0

I have a column in my pandas dataframe which stores bytes. I believe the bytes are getting converted to a string when I put it in the dataframe because dataframe doesn't support actual bytes as a dtype. So instead of the column values being b'1a2b', it ends up getting wrapped in a string like this: "b'1a2b'".

I'm passing these values into a method that expects bytes. When I pass it like this ParseFromString("b'1a2b'"), I get the error message:

TypeError: memoryview: a bytes-like object is required, not 'str'

I was confused if encode or decode works in this case or if there is some other way to convert this wrapped bytes into bytes? (I'm using Python 3)

Since these values are in a dataframe, I can use a helper method during the conversion process from string-->bytes--> protocol buffer since the actual dataframe might not be able to store it as bytes.
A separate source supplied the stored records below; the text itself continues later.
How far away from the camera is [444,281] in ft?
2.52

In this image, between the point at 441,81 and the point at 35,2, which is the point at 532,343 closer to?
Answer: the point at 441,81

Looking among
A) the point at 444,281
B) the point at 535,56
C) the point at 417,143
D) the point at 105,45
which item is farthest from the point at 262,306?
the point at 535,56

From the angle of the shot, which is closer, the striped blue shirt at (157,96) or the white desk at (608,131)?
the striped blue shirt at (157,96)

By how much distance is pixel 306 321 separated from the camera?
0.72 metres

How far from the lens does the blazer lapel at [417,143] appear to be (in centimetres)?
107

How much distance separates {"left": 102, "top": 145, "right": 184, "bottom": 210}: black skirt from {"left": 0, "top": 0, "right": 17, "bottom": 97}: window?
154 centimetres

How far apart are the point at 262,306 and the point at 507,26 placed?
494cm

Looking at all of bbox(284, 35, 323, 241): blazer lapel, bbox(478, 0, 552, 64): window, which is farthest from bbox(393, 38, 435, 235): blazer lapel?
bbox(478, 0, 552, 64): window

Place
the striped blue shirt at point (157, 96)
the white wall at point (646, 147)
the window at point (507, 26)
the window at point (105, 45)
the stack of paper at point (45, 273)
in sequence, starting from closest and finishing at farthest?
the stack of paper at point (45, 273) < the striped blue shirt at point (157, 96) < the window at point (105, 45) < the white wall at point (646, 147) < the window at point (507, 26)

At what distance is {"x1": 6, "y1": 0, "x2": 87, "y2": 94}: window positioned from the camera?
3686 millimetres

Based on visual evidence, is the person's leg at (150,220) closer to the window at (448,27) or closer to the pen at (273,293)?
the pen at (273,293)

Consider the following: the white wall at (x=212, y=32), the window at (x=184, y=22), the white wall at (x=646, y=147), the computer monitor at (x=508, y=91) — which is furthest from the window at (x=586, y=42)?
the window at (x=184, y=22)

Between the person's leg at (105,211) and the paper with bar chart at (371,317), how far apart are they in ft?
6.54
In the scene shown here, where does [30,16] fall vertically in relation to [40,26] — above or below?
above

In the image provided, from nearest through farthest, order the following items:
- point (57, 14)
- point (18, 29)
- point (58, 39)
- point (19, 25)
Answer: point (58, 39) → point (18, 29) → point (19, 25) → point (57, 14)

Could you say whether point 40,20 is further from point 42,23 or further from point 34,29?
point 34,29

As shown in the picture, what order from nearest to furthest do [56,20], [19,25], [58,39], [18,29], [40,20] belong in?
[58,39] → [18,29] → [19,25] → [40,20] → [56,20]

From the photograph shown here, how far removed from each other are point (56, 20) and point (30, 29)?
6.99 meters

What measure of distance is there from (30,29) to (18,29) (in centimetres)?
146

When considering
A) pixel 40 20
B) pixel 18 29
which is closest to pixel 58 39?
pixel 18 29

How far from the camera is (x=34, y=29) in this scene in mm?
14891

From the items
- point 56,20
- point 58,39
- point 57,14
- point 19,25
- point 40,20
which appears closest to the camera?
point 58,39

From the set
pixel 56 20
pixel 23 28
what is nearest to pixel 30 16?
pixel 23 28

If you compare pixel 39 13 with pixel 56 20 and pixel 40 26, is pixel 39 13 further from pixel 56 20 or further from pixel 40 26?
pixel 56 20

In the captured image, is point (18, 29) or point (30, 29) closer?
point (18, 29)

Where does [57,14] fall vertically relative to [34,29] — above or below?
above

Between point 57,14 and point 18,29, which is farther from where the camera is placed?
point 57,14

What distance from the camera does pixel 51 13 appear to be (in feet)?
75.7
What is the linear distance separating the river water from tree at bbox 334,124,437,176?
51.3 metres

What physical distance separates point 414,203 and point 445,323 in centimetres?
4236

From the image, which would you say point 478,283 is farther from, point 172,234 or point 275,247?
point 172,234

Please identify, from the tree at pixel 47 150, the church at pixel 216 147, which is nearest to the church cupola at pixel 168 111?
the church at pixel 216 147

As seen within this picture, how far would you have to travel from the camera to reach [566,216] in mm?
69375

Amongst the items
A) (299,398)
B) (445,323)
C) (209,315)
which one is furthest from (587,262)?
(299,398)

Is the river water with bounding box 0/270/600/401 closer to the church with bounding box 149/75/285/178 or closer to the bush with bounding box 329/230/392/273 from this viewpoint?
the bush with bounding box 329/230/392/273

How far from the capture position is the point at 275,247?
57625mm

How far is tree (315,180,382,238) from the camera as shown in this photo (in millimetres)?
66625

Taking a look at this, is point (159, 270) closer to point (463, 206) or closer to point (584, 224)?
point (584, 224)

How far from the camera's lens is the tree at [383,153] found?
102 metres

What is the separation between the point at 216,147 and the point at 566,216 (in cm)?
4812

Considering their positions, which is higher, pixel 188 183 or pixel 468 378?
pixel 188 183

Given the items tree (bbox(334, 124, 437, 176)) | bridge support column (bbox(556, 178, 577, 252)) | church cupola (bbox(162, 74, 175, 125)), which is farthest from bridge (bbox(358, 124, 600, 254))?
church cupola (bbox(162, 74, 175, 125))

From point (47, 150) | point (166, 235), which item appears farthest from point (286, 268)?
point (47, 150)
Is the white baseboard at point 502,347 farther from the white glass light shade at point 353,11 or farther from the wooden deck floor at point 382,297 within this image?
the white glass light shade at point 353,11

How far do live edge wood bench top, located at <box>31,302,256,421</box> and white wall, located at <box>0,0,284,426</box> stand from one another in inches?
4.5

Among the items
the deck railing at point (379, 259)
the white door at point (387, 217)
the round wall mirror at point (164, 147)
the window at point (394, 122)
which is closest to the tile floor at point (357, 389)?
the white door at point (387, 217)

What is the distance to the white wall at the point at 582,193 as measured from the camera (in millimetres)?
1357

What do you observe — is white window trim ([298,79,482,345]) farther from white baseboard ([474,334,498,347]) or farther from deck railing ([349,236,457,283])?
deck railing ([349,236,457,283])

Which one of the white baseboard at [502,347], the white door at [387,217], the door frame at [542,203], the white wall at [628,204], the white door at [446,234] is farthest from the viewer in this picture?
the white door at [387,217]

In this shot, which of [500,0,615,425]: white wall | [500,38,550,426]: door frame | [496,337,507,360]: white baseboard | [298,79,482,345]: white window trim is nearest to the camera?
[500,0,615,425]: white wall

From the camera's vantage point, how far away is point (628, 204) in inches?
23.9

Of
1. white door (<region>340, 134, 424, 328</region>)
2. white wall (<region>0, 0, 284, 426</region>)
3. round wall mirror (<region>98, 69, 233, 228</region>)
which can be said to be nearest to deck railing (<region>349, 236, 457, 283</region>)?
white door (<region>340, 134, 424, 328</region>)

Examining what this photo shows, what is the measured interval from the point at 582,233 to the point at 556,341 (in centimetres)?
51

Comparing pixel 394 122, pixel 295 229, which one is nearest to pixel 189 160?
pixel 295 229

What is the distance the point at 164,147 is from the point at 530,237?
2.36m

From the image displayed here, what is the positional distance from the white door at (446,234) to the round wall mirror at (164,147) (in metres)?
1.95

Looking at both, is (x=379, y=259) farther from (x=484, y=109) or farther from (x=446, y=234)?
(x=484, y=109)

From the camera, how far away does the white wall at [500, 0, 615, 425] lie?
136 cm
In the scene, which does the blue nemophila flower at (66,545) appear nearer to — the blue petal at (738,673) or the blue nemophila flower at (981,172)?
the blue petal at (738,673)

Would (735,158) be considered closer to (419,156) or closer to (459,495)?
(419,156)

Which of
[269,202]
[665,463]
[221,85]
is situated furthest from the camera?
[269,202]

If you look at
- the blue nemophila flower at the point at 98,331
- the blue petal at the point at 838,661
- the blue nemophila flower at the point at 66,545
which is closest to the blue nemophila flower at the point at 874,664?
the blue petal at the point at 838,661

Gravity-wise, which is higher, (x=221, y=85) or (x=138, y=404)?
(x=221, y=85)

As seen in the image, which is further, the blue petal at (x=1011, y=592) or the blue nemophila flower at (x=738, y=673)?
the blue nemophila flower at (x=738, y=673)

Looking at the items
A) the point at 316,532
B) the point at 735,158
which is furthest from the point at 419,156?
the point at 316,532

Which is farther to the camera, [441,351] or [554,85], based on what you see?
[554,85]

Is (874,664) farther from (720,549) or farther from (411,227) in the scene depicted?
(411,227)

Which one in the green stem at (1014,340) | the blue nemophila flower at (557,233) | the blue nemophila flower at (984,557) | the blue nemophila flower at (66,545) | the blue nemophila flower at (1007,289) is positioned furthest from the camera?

For example, my_dataframe.apply(_helper_method_convert_string_to_bytes_to_protobuf).

florentine
  • 607
  • 1
  • 5
  • 12
  • Could you store the value as `1a2b` and then convert it to bytes with `'1a2b'.encode()` when you call the function? – PacketLoss Oct 21 '20 at 01:02
  • @PacketLoss How would you go from b'1a2b' to "1a2b"? The example b'1a2b' is an output of SerializeAsString method in the link above. – florentine Oct 21 '20 at 01:37

2 Answers2

1

So the problem seems to be that you are unable to extract the byte object from the string. When you pass the string to the function, which is expecting a byte object like b'1a2b', it throws an error. My suggestion would be to try wrapping your string in an eval function. Like:

a = "b'1a2b'"
b = eval(a)

b is what you want. You haven't shared the code for your function, so I'm unable to do amend the actual code for you.

Dharman
  • 30,962
  • 25
  • 85
  • 135
annicheez
  • 187
  • 5
  • https://stackoverflow.com/a/1832957/7942856 using `eval` is considered bad practice. – PacketLoss Oct 21 '20 at 01:43
  • @PacketLoss thanks for sharing this. I agree it is slow; however, the post overstates the case against ```eval``` judging from the arguments provided by others. I'm sure there's a more efficient solution than mine. – annicheez Oct 21 '20 at 01:48
0

You can take a few approaches here, noting that eval() is considered bad practice and it is best to avoid this where possible.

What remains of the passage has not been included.